By clicking “Sign up for GitHub”, you agree to our terms of service and privacy statement. We’ll occasionally send you account related emails.

Already on GitHub? Sign in to your account

Improve sql queries : case aggregation #11

Open
claudia-codeco opened this issue Jun 3, 2024 · 10 comments
Open

Improve sql queries : case aggregation #11

claudia-codeco opened this issue Jun 3, 2024 · 10 comments
Assignees
Labels
help wanted Extra attention is needed
Milestone

Comments

@claudia-codeco
Copy link
Contributor

claudia-codeco commented Jun 3, 2024

Problem

Currently, line list of cases are queried and then aggregated.
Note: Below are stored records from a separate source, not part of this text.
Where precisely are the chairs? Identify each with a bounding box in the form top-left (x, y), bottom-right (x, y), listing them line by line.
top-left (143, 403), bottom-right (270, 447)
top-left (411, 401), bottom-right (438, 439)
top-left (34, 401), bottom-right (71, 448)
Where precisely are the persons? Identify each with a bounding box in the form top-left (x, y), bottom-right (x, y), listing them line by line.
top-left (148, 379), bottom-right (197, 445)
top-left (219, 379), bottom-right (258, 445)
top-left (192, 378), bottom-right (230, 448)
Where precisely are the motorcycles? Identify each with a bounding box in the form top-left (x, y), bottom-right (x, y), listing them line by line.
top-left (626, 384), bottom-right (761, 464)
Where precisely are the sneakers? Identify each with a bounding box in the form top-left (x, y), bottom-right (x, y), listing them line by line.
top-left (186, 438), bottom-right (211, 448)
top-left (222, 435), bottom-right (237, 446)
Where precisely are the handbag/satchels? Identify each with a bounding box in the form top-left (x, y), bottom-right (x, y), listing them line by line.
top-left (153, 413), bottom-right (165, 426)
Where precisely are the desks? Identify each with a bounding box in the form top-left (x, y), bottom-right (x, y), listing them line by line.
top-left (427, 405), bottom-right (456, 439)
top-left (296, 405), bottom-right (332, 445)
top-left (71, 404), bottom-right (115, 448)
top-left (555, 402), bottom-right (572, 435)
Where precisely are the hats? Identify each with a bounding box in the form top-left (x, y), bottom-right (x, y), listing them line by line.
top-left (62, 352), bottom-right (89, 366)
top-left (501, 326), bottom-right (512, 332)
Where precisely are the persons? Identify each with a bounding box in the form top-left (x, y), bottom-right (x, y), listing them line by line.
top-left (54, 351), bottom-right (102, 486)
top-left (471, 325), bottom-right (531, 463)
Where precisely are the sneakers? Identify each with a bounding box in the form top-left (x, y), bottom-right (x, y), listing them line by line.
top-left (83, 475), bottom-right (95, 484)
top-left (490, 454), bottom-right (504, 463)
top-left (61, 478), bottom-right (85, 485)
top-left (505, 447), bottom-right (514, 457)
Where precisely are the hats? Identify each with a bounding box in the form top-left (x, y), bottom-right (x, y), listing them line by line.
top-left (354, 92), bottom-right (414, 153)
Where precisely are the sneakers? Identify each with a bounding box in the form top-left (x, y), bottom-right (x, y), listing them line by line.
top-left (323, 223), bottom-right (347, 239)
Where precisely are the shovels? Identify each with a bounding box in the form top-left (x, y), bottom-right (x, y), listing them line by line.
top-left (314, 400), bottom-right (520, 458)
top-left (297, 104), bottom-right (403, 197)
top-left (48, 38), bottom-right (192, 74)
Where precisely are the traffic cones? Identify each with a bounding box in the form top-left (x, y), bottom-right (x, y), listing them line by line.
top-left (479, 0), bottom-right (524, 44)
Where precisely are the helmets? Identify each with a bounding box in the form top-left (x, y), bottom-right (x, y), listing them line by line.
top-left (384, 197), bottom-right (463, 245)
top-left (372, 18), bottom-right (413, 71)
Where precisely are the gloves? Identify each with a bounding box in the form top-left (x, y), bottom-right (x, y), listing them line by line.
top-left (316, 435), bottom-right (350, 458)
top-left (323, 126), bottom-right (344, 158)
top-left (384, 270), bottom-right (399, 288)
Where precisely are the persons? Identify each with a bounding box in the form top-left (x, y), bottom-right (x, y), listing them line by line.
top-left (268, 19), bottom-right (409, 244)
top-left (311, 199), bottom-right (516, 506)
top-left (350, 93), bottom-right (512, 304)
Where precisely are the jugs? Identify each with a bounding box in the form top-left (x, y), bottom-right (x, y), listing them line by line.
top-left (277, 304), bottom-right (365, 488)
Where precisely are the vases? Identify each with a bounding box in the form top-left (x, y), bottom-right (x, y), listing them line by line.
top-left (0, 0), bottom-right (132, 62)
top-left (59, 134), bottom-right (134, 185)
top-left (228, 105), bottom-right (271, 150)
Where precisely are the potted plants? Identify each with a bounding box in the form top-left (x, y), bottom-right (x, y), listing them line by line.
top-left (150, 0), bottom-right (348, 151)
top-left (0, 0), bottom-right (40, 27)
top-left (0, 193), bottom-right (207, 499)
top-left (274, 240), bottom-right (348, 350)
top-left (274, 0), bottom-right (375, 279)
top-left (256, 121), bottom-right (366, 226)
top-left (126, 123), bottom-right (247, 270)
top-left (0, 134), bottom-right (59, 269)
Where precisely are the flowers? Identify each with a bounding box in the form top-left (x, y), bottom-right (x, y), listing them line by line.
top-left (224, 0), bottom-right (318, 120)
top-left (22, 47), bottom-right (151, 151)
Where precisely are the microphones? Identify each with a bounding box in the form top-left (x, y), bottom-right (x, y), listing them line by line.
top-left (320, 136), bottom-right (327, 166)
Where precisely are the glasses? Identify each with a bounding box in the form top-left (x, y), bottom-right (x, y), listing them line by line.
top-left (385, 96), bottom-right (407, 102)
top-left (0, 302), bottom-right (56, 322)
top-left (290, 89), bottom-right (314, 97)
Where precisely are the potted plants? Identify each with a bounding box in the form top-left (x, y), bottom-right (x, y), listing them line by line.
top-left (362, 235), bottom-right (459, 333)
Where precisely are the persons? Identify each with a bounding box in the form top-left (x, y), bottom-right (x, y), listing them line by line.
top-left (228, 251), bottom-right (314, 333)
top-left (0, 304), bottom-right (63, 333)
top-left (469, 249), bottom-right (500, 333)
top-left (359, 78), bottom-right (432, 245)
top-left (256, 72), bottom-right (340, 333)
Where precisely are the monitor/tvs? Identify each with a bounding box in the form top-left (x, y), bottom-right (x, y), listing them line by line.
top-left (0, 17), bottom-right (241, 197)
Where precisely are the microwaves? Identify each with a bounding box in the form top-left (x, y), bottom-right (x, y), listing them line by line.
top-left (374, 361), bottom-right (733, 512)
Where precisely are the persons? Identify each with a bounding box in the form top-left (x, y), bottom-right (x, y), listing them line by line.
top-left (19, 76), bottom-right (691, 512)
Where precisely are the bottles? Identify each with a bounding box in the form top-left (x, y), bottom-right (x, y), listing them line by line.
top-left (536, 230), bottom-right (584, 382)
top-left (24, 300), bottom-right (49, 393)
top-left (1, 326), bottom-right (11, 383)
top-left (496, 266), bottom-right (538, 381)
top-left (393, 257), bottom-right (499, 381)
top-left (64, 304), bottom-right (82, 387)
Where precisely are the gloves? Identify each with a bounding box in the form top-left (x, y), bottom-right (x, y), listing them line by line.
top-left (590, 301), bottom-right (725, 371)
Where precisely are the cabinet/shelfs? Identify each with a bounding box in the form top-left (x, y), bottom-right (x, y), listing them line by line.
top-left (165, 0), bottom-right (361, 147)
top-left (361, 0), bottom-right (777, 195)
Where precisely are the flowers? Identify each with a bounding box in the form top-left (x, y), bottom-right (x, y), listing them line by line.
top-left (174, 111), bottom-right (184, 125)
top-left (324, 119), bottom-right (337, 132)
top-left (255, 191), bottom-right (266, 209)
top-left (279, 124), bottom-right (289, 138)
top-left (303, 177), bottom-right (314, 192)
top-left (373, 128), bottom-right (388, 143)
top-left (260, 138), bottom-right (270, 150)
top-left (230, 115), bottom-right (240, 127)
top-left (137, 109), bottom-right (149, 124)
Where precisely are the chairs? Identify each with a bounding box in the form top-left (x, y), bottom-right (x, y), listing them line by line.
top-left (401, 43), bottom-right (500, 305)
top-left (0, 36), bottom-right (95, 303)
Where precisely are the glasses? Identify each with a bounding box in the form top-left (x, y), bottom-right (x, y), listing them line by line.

In order to include group_by in the sql query, we need to
compute the epiweek.

Why do that

To optimize consultation, this is also useful for the webpage

current code (AlertTools::getCases.R)

     comando <- paste("SELECT * from \"Municipio\".\"Notificacao\" WHERE dt_digita <= '",lastday, 
                         "' AND dt_digita >= '",firstday, "' AND municipio_geocodigo IN (", sqlcity, 
                         ") AND cid10_codigo IN(", sqlcid,")", sep="")
 
        dd <- dbGetQuery(datasource,comando)


        dd$se_sin_pri <- epiweek(as.Date(dd$dt_sin_pri, format = "%Y-%m-%d"))
            dd <- dd %>% 
                  mutate(ano_sinpri = epiyear(dt_sin_pri),
                         SE = ano_sinpri*100+se_sin_pri)

 casos <- dd %>% 
            group_by(municipio_geocodigo, SE) %>%
            summarise(
                  casos = length(classi_fin),
                  cas_prov = sum(classi_fin != 5, na.rm = TRUE),
                  cas_lab = sum(classi_fin != 5 & criterio == 1 , na.rm = TRUE))
@claudia-codeco claudia-codeco added the help wanted Extra attention is needed label Jun 3, 2024
@claudia-codeco claudia-codeco added this to the Agrega milestone Jun 3, 2024
@fccoelho
Copy link
Contributor

fccoelho commented Jun 3, 2024

I suggest creating a view on the database like this (untested code):

CREATE VIEW casos as SELECT 
    count(classi_fin) FILTER(WHERE classi_fin IS NOT NULL) AS casos_suspeitos,
    count(classi_fin) FILTER(WHERE classi_fin <> 5 AND classi_fin <> '') AS casos_provaveis,
    count(classi_fin) FILTER(WHERE classi_fin <> 5 AND criterio = 1) as casos_lab
FROM  "Municipio"."Notificacao"
WHERE
    dt_digita <= {lastday} AND dt_digita >={firstday} AND municipio_geocodigo IN ({sqlcity}) AND cid10_codigo IN({sqlcid});

@claudia-codeco, is this the query you need?

@claudia-codeco
Copy link
Contributor Author

almost there. we need to group_by epiweek using dt_sin_pri

@fccoelho
Copy link
Contributor

fccoelho commented Jun 3, 2024

It seems that first creating this aggregation by municipio_geocódigo and epiweek as a separate view, named say weekly_cases_by_city will simplify the query above which can then select from this view, instead of "Municipio"."Notificação".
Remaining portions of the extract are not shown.